→ **WORK TO COMPLETE**:
a) Reproduce the stretch from "Regarding the latter, the" through "price risk fluctuations." in the excerpt on farm policy research.
b) Which two environmental assets does the excerpt on farm policy research name for future valuation?

Despite its limitations, estimates are robust and directly convertible into monetary impacts, providing a baseline for policy design. In the context of data-driven policy making, this provides a tool for European Policy funding negotiation, in a sector which is considered strategic because of its positive impacts on the environment, the generation of employment and maintenance of rural populations in marginal areas and for the production of high-quality food minimizing the use of natural resources.

Regarding the latter, the results show that there is space to apply public policy to the better development of the sector. First, fiscal and financial costs of public interventions might not be considerable at the macro scale, but can make the difference at a micro scale, stabilizing profits to ensure the financial sustainability of the activity. Second, different impacts in ownership and renting schemes opens up a new research field regarding land tenure relation to financial fragility. Third, the importance of feed supplementation in cost structure and the fact that price is highly correlated with international commodities prices drives a discussion on how to hedge not only quantities but also price risk fluctuations.

As for future lines of research, besides a deeper specification of the model such as the treatment of non-extreme cases, the following are derived from this study: estimating future economic impacts by means of different climate forecast scenarios, assessing how a decrease in profits affects social the vulnerability of local producers, evaluate cost-benefit of adaptation strategies of remote sensing technology for optimal use of natural pastures, developing hedging tools that are accessible to farmers and valuation of environmental assets such as natural pastures and water.

→ **SOURCE MATERIAL**:

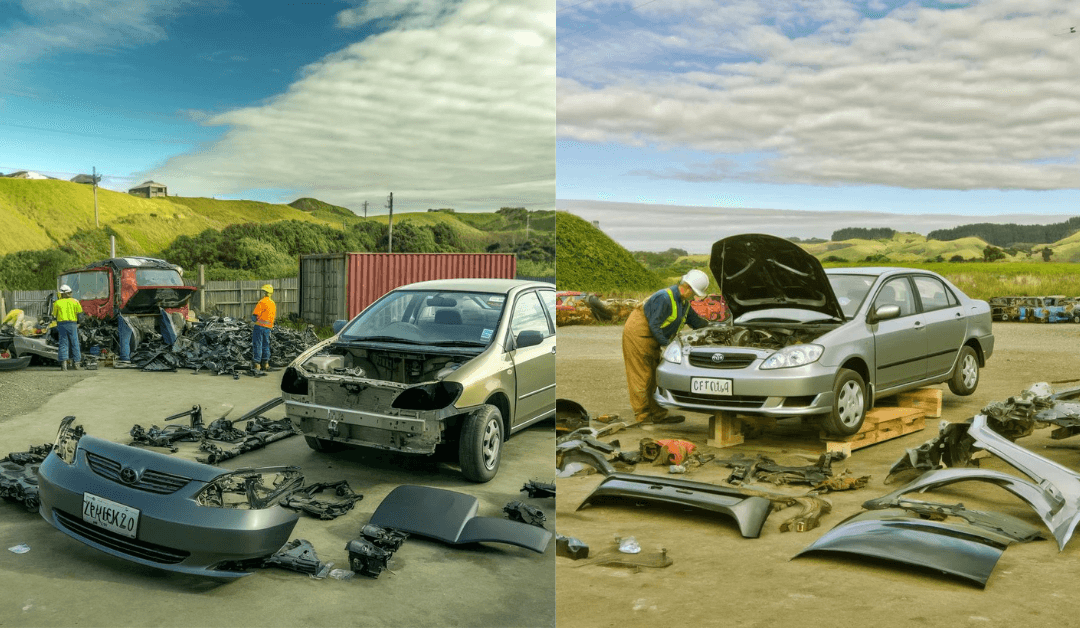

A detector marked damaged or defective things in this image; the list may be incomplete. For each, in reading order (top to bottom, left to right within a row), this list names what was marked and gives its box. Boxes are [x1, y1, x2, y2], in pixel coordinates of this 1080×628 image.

wrecked truck [280, 278, 548, 479]
wrecked truck [648, 233, 993, 436]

→ **SOLVED TASKS**:
a)
Regarding the latter, the results show that there is space to apply public policy to the better development of the sector. First, fiscal and financial costs of public interventions might not be considerable at the macro scale, but can make the difference at a micro scale, stabilizing profits to ensure the financial sustainability of the activity. Second, different impacts in ownership and renting schemes opens up a new research field regarding land tenure relation to financial fragility. Third, the importance of feed supplementation in cost structure and the fact that price is highly correlated with international commodities prices drives a discussion on how to hedge not only quantities but also price risk fluctuations.

b) Natural pastures and water.